ESPAÑA ENVEJECE



            Tenía que llegar y ha llegado. España, desde el tristemente célebre “que inventen ellos” de Unamuno, se acostumbró a hacer frente a los problemas sólo cuando éstos estallan, en vez de verlos venir y prevenirlos. En eso, como en tantas cosas, somos un país mediocre y desdichado.
            Mientras que en Europa se practicaban ayudas e incentivos de todo tipo a la natalidad, en España, salvo el breve y tan criticado gesto de Zapatero, todo se ha fiado tradicionalmente al “instinto básico” de su ciudadanía y a su natural propensión a la prole. Hubo una época en tiempos de Franco que el trabajador recibía una pequeñísima suma por hijo que acabó por extinguirse por inanición, relegándola a la declaración de la renta. Todo ello en una época de encarecimiento progresivo de la vida, que hizo que poco a poco tener hijos se convirtiera en una auténtica heroicidad.

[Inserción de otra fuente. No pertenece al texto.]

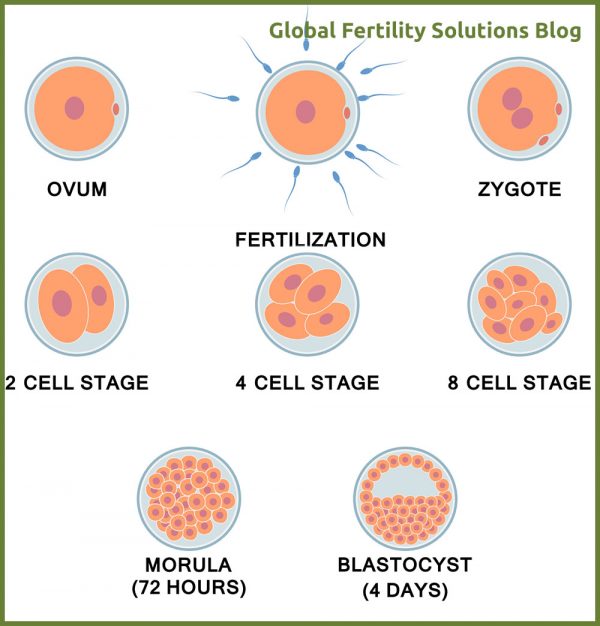 Global Fertility Solutions Blog

OVUM

FERTILIZATION

ZYGOTE

2 CELL STAGE

4 CELL STAGE

8 CELL STAGE

MORULA
(72 HOURS)

BLASTOCYST
(4 DAYS)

            No queda muy lejos aquella sociedad española rural, pobre y mísera, en que los hijos eran una auténtica inversión: hoy te sacrificabas para mañana tener una ayuda y un apoyo en la vejez; hijos que, por lo demás, venían en tropel en vista de la tiranía del statu quo imperante. Aunque, por desgracia, por muchos que vinieran, no se salía de pobre. Hoy, insisto, tener hijos, a la vista está, se ha convertido en un auténtico lujo que entraña sacrificios múltiples y desvelos sin número.

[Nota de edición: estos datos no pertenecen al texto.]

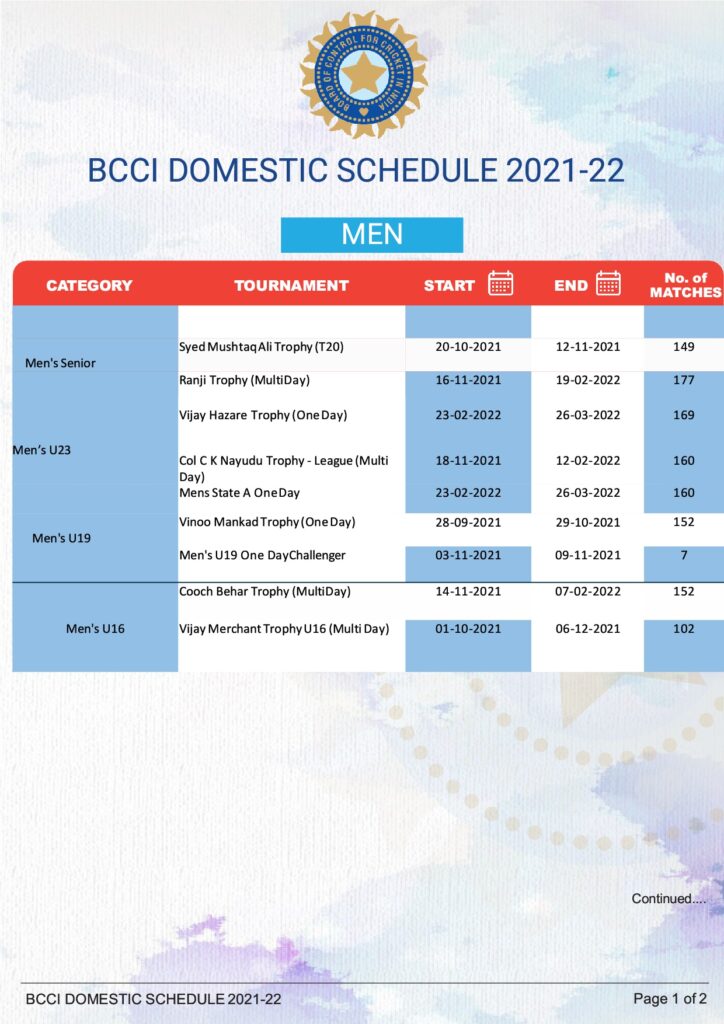 BOARD OF CONTROL FOR CRICKET IN INDIA

BCCI DOMESTIC SCHEDULE 2021-22

MEN

| CATEGORY | TOURNAMENT | START | END | No. of MATCHES |
|---|---|---|---|---|
| Men's Senior | Syed Mushtaq Ali Trophy (T20) | 20-10-2021 | 12-11-2021 | 149 |
| | Ranji Trophy (MultiDay) | 16-11-2021 | 19-02-2022 | 177 |
| | Vijay Hazare Trophy (One Day) | 23-02-2022 | 26-03-2022 | 169 |
| Men's U23 | Col C K Nayudu Trophy - League (Multi Day) | 18-11-2021 | 12-02-2022 | 160 |
| | Mens State A One Day | 23-02-2022 | 26-03-2022 | 160 |
| Men's U19 | Vinoo Mankad Trophy (One Day) | 28-09-2021 | 29-10-2021 | 152 |
| | Men's U19 One Day Challenger | 03-11-2021 | 09-11-2021 | 7 |
| | Cooch Behar Trophy (MultiDay) | 14-11-2021 | 07-02-2022 | 152 |
| Men's U16 | Vijay Merchant Trophy U16 (Multi Day) | 01-10-2021 | 06-12-2021 | 102 |

Continued....

BCCI DOMESTIC SCHEDULE 2021-22

Page 1 of 2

          Se veía venir, pese a que durante algo más de una década la fecundidad de nuestros inmigrantes contrarrestara el déficit de las familias españolas; déficit que la terrible crisis económica que aún vivimos se encargó de agudizar hasta límites inauditos. Los matrimonios cada vez se hicieron más tardíos y, consecuentemente, y salvo excepciones, las mujeres optaron por la maternidad ya superada la treintena. Todo ello consecuencia lógica ya no sólo del ansia de vivir, sino también, lógicamente, de las tremendas dificultades que suponía salir adelante en la vida, buscarse un trabajo digno y asegurar un futuro al hipotético hijo, cosa cada vez más problemática, habida cuenta de la provisionalidad imperante hoy día en todos los órdenes de nuestra sociedad.
            E, insisto, lo que tenía que llegar, llegó. Tras seis años consecutivos cayendo la natalidad, el pasado año, y unido a la subida del 6,7 por ciento en las defunciones, se producía, según anunciaba el Instituto Nacional de Estadística a través de informe sobre el Movimiento de la Población, un crecimiento vegetativo negativo por primera vez desde que hay datos oficiales (1941). La pirámide, de existir, empieza a invertirse con todo lo que ello supone de riego grave para el porvenir de nuestro país.
            Y es que aquí, como en tantos otros ámbitos, los sucesivos gobiernos que ha tenido y tiene España se obcecan en gobernar con la venda ante los ojos y obviar que el mundo en que vivimos desde 2000 es radicalmente distinto del anterior. España se hace vieja, y, lógicamente, se empobrece, tanto más cuanto que los salarios son tercermundistas y las cotizaciones a la seguridad social apenas se incrementan, con el lógico peligro para las pensiones, que será la siguiente bomba en estallar cuando en un par de años, de seguir las cosas igual, se nos diga que se ha agotado la caja de las pensiones.    
            Espero, por nuestro propio bien, que el año que hemos perdido jugando a las urnas con unos políticos que viven más pendientes de sus intereses que de los globales del país, no nos pase factura. Hay medidas ineludibles que urge tomar; medidas que no son ni de derechas ni de izquierdas, sino de pura supervivencia.

Lunes, 25 de julio de 2016. Juan Bravo Castillo.